WHAT YOU HAVE TO DO
Format the data below as a numbered list with one line per item, dropping blank lines and leaving the pictures out.

THE RECORDS
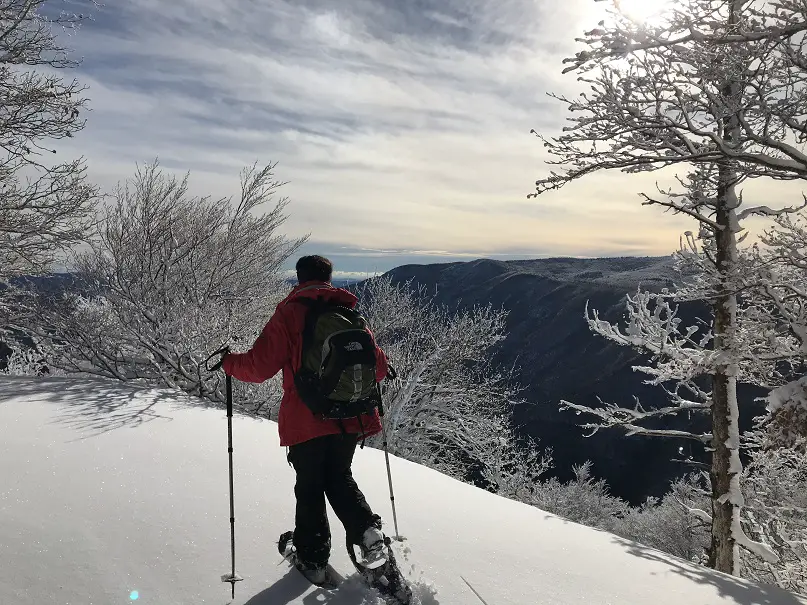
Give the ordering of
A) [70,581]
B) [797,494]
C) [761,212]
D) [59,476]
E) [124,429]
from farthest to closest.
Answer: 1. [797,494]
2. [761,212]
3. [124,429]
4. [59,476]
5. [70,581]

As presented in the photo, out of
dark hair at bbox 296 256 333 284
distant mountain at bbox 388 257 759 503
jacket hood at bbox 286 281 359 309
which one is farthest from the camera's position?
distant mountain at bbox 388 257 759 503

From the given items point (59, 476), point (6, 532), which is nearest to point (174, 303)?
point (59, 476)

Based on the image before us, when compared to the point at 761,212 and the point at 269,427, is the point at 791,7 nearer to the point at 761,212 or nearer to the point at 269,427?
the point at 761,212

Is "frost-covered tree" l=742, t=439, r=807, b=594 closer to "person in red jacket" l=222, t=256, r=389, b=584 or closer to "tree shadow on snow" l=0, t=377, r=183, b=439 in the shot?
"person in red jacket" l=222, t=256, r=389, b=584

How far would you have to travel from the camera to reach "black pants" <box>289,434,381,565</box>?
2654 millimetres

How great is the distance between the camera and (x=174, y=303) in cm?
994

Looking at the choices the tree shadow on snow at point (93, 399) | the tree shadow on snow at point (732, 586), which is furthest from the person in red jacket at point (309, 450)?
the tree shadow on snow at point (93, 399)

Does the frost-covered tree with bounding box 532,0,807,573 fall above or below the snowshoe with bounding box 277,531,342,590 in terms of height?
above

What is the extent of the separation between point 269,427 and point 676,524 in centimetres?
2326

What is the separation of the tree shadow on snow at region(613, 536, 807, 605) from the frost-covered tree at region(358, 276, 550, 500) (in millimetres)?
11963

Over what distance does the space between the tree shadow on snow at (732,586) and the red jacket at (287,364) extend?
2.74 metres

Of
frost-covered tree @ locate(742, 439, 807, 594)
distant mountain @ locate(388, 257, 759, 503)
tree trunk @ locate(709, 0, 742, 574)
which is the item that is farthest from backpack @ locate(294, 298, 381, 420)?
distant mountain @ locate(388, 257, 759, 503)

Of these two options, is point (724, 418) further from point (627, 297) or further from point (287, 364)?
point (287, 364)

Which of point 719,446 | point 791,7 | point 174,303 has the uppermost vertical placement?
point 791,7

WRITTEN RESPONSE
1. Give the ordering of
2. A) [70,581]
3. B) [797,494]
4. C) [761,212]
5. D) [59,476]
6. E) [124,429]
7. from farthest to closest.
8. Answer: 1. [797,494]
9. 2. [761,212]
10. 3. [124,429]
11. 4. [59,476]
12. 5. [70,581]
13. As presented in the photo, out of
14. dark hair at bbox 296 256 333 284
15. distant mountain at bbox 388 257 759 503
16. jacket hood at bbox 286 281 359 309
17. which one is farthest from the camera's position?
18. distant mountain at bbox 388 257 759 503
19. From the given items point (59, 476), point (6, 532), which is nearest to point (174, 303)?
20. point (59, 476)
21. Based on the image before us, when compared to the point at 761,212 and the point at 269,427, is the point at 791,7 nearer to the point at 761,212 or nearer to the point at 269,427?
22. the point at 761,212
23. Is "frost-covered tree" l=742, t=439, r=807, b=594 closer to "person in red jacket" l=222, t=256, r=389, b=584 or closer to "tree shadow on snow" l=0, t=377, r=183, b=439 in the shot?
24. "person in red jacket" l=222, t=256, r=389, b=584
25. How far would you have to travel from the camera to reach "black pants" <box>289,434,381,565</box>?
26. 2654 millimetres
27. How great is the distance between the camera and (x=174, y=303) in cm?
28. 994
29. Looking at the choices the tree shadow on snow at point (93, 399) | the tree shadow on snow at point (732, 586), which is furthest from the person in red jacket at point (309, 450)?
30. the tree shadow on snow at point (93, 399)
31. Does the frost-covered tree with bounding box 532,0,807,573 fall above or below the snowshoe with bounding box 277,531,342,590 in terms of height?
32. above
33. What is the extent of the separation between point 269,427 and point 676,524 in centimetres?
34. 2326
35. What is the separation of the tree shadow on snow at region(613, 536, 807, 605) from the frost-covered tree at region(358, 276, 550, 500) (in millimetres)?
36. 11963
37. Over what distance does the space between the tree shadow on snow at (732,586) and the red jacket at (287,364) extend?
38. 2.74 metres
39. Of
40. frost-covered tree @ locate(742, 439, 807, 594)
41. distant mountain @ locate(388, 257, 759, 503)
42. tree trunk @ locate(709, 0, 742, 574)
43. which is the item that is farthest from backpack @ locate(294, 298, 381, 420)?
44. distant mountain @ locate(388, 257, 759, 503)
45. Of these two options, is point (724, 418) further from point (627, 297) or further from point (287, 364)?
46. point (287, 364)
47. Which of point 719,446 | point 791,7 | point 174,303 has the uppermost vertical placement?
48. point 791,7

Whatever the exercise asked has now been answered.